Malcolm Turnbull Is Telling People How To Get Around Metadata Retention

As the Australian Senate debates the Government's data retention legislation long into the night, Communications Minister Malcolm Turnbull is on TV telling everyone how to get around it. What?

That's right: the guy who introduced the Bill into Parliament has just given us all a guide as to how to communicate in a way that it will keep you mostly anonymous: use data services.

Here's a quote from the Minister on how to dodge the Feds which kind of blew my mind (emphasis added):

Whistleblowers have nothing in addition to fear, because those records have been accessed by police investigating leaks, but of course you now have the ability to use over the top applications like WhatsApp or it might be a more encrypted application to avoid leaving a trail at Telstra or Optus.
[...]
If you have a device, you know, a phone or a smartphone, and if I call you through the mobile phone network there will be a record. Say my phone's with Telstra, there'll be a record with Telstra that I've called your number. If on the other hand I communicate with you via Skype for a voice call or Viber, send you a message on WhatsApp or Wickr or Threema or Signal or Telegrammer -- there's a gazillion of them -- or indeed if you make a FaceTime call, then all that the telco can see is that my device has had a connection with the Skype server or the WhatsApp server...but it doesn't see anything happening with you.

Exercise: Reproduce the article on Malcolm Turnbull and metadata retention in full, word for word. The records that follow have no connection to the article.

Records supplied:

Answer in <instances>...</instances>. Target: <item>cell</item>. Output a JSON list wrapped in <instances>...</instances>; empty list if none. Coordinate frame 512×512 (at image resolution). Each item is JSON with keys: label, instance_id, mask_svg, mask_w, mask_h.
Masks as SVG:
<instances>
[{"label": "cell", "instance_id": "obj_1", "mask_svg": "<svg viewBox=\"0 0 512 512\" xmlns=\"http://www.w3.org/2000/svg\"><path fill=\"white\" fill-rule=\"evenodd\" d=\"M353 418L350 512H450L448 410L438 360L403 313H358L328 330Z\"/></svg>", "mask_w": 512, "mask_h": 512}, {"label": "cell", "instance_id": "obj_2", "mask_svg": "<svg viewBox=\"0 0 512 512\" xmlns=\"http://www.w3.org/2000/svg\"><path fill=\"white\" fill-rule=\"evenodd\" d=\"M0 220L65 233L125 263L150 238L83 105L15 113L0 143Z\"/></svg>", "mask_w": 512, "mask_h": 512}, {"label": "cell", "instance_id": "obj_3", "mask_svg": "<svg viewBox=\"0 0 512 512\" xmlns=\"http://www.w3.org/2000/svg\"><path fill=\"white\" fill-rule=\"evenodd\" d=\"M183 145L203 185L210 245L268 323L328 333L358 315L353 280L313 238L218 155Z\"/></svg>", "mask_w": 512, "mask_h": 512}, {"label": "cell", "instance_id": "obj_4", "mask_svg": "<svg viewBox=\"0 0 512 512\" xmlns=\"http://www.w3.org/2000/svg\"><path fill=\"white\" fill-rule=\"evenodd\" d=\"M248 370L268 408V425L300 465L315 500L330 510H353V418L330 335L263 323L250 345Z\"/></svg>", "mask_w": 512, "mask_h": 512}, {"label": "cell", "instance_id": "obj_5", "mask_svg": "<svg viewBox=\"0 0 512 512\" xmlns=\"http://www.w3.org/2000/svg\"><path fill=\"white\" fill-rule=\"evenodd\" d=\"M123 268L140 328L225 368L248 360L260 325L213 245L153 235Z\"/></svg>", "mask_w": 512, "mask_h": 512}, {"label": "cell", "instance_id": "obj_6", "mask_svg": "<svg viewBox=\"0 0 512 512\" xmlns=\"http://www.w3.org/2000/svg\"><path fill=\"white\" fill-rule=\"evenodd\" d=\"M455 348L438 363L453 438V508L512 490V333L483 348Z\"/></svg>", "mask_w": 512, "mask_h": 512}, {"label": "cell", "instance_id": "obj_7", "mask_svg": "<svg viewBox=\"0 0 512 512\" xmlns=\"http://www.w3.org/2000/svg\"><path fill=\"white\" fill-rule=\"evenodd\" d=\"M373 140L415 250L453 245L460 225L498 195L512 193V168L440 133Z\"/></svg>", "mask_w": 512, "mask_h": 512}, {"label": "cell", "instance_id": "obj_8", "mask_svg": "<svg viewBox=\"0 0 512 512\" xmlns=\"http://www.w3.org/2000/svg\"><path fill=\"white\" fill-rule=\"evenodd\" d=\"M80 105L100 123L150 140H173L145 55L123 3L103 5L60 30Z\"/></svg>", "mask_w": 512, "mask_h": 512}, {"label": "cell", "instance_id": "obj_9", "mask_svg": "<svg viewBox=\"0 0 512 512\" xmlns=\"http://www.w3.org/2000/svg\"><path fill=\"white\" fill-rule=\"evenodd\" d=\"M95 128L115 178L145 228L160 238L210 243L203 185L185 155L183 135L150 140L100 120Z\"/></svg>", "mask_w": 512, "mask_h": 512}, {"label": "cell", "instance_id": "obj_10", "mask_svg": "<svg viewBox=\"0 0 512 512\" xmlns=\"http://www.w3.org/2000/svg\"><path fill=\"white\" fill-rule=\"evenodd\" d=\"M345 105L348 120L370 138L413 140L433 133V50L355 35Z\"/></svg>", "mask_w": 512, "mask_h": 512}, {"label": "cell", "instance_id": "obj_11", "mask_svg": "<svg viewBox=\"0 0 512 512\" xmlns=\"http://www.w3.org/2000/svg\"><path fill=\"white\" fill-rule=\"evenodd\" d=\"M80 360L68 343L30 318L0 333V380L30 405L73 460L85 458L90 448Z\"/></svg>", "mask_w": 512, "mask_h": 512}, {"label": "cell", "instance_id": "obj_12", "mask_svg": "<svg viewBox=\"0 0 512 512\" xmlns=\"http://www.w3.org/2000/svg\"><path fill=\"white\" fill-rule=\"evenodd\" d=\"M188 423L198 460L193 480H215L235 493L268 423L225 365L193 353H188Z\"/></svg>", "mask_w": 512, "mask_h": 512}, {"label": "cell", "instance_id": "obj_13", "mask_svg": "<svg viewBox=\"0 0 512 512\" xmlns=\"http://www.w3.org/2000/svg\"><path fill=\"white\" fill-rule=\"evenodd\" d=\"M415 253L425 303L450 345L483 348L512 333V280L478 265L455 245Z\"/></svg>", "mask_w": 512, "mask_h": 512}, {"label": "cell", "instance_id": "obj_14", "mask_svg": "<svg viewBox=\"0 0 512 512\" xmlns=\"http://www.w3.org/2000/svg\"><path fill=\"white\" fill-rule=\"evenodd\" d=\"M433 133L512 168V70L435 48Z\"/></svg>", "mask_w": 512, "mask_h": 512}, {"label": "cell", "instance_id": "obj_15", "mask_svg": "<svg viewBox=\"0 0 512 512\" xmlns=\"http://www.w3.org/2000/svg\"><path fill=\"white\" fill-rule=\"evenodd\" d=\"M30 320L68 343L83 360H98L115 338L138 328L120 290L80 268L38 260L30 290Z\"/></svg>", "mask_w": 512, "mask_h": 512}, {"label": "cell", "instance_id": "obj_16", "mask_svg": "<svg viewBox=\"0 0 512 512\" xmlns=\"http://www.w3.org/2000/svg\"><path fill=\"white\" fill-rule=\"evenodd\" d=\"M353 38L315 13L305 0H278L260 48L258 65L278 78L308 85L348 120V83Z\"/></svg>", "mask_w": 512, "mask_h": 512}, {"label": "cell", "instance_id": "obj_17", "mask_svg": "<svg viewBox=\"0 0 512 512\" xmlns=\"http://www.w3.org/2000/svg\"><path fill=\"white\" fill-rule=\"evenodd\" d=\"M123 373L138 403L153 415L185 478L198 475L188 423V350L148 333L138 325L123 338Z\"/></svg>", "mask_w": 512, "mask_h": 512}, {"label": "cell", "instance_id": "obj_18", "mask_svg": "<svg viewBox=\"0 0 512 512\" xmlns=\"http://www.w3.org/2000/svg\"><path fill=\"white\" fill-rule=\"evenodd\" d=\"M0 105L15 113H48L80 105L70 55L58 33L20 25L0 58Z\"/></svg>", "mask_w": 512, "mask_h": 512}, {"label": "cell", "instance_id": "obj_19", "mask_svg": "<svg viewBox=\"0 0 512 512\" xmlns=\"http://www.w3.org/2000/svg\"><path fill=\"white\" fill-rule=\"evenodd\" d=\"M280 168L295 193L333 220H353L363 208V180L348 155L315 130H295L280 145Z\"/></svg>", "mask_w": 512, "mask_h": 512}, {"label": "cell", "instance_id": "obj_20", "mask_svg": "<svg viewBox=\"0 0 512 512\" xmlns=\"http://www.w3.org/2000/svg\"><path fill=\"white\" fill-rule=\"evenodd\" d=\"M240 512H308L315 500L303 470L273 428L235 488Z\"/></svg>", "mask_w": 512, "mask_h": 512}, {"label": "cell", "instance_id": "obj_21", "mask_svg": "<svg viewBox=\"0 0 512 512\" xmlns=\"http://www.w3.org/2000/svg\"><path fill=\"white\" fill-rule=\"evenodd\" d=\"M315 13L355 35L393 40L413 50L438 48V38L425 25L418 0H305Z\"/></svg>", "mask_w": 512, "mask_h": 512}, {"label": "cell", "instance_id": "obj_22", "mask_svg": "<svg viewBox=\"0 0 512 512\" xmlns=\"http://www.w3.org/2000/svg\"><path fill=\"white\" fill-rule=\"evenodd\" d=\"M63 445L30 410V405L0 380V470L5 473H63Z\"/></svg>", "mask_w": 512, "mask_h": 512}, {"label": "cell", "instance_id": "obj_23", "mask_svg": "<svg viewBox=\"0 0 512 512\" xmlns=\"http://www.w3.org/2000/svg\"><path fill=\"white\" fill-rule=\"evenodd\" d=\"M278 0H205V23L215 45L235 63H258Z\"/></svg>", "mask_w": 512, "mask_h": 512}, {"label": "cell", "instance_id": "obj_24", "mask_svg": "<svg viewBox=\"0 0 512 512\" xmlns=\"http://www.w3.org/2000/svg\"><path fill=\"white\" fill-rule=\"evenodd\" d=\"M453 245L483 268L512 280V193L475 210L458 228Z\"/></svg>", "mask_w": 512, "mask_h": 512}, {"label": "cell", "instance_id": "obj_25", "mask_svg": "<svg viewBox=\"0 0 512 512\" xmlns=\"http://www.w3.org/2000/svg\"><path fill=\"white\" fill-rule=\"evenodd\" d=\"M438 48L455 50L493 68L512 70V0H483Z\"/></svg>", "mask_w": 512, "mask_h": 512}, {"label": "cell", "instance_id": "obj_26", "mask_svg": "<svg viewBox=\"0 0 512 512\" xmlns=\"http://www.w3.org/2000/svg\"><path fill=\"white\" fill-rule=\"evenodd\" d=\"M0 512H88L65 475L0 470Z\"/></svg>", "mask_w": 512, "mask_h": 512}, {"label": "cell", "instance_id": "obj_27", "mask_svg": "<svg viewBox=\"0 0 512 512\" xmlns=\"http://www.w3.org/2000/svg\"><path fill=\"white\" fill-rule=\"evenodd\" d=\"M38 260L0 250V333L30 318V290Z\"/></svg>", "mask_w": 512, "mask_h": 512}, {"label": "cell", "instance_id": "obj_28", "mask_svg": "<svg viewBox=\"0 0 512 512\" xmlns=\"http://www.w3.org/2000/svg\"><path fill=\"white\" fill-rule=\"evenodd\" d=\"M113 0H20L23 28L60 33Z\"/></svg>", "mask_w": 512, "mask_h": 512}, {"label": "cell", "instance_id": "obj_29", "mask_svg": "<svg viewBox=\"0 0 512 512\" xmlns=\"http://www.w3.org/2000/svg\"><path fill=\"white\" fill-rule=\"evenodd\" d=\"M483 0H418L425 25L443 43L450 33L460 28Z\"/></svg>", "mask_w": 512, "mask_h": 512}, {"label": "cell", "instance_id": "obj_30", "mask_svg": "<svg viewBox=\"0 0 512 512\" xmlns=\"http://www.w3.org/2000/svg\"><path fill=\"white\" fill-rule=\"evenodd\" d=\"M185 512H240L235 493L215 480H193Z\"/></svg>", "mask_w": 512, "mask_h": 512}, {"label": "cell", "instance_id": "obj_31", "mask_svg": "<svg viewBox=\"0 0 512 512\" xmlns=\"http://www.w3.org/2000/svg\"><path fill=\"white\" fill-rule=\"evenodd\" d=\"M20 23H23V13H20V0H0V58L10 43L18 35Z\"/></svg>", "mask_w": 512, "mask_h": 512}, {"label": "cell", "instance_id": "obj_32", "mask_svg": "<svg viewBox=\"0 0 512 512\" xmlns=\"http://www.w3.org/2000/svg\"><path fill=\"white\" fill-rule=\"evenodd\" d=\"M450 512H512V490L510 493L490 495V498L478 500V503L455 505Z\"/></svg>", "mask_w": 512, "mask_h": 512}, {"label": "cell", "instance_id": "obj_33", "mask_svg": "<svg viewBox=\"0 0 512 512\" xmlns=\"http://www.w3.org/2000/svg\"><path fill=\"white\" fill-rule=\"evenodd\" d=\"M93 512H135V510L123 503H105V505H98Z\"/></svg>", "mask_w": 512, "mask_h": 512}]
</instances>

Task output:
Malcolm Turnbull Is Telling People How To Get Around Metadata Retention

As the Australian Senate debates the Government's data retention legislation long into the night, Communications Minister Malcolm Turnbull is on TV telling everyone how to get around it. What?

That's right: the guy who introduced the Bill into Parliament has just given us all a guide as to how to communicate in a way that it will keep you mostly anonymous: use data services.

Here's a quote from the Minister on how to dodge the Feds which kind of blew my mind (emphasis added):

Whistleblowers have nothing in addition to fear, because those records have been accessed by police investigating leaks, but of course you now have the ability to use over the top applications like WhatsApp or it might be a more encrypted application to avoid leaving a trail at Telstra or Optus.
[...]
If you have a device, you know, a phone or a smartphone, and if I call you through the mobile phone network there will be a record. Say my phone's with Telstra, there'll be a record with Telstra that I've called your number. If on the other hand I communicate with you via Skype for a voice call or Viber, send you a message on WhatsApp or Wickr or Threema or Signal or Telegrammer -- there's a gazillion of them -- or indeed if you make a FaceTime call, then all that the telco can see is that my device has had a connection with the Skype server or the WhatsApp server...but it doesn't see anything happening with you.